TOUS AU POT!

Saison hivernale, le froid est arrivé. Il est temps de «mettre le pot au feu», comme disaient les anciens. D’après une pratique ancestrale et mondiale de viande bouillie dans un grand récipient, cette recette combine des avantages ménagers fort appréciés dans la vie rurale. Ne serait-ce que par son mode de cuisson lente qui maintient une agréable température ambiante, ajoutant ainsi du bien-être aux bienfaits nutritionnels !

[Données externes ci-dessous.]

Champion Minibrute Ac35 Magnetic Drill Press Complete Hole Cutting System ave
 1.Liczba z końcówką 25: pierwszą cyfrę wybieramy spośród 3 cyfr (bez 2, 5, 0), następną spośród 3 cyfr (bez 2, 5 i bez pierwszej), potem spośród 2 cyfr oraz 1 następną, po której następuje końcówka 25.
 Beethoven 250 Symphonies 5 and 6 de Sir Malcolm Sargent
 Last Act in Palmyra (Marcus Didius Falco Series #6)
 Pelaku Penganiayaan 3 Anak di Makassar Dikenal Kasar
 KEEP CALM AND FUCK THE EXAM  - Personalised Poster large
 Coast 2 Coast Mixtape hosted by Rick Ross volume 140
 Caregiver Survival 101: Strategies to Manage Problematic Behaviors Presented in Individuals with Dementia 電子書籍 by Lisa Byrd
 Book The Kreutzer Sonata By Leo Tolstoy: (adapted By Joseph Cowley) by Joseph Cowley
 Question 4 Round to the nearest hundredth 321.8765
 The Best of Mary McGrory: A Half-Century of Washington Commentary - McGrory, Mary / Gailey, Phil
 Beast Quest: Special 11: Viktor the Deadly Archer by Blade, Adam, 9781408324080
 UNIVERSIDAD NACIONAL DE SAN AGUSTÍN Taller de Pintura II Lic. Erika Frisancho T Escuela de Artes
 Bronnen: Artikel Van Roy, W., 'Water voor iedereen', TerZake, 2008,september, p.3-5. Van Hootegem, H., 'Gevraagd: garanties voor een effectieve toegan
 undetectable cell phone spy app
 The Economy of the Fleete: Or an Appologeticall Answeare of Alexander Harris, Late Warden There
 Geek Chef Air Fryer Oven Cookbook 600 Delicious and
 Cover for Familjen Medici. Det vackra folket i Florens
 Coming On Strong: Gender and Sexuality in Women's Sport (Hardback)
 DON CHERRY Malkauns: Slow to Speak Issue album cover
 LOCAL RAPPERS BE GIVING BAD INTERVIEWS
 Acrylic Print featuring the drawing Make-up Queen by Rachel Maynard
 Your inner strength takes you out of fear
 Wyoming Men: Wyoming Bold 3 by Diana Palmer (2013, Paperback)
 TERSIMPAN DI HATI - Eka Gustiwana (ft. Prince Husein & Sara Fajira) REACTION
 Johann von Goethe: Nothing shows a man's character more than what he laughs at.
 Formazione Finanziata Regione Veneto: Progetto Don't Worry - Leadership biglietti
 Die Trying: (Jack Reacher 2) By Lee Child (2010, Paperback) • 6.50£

Le pot-au-feu est un plat peu coûteux mais très goûteux, qui utilise les morceaux bon marché du bœuf, associant viande maigre (macreuse…), viande gélatineuse (gîte, jumeau…) et viande demi-grasse (flanchet, tendron…), auxquelles on ajoute un os à moelle. Le tout plongé dans l’eau d’une marmite avec quelques légumes (carottes, poireaux, oignon piqué d’un clou de girofle) et des aromates. 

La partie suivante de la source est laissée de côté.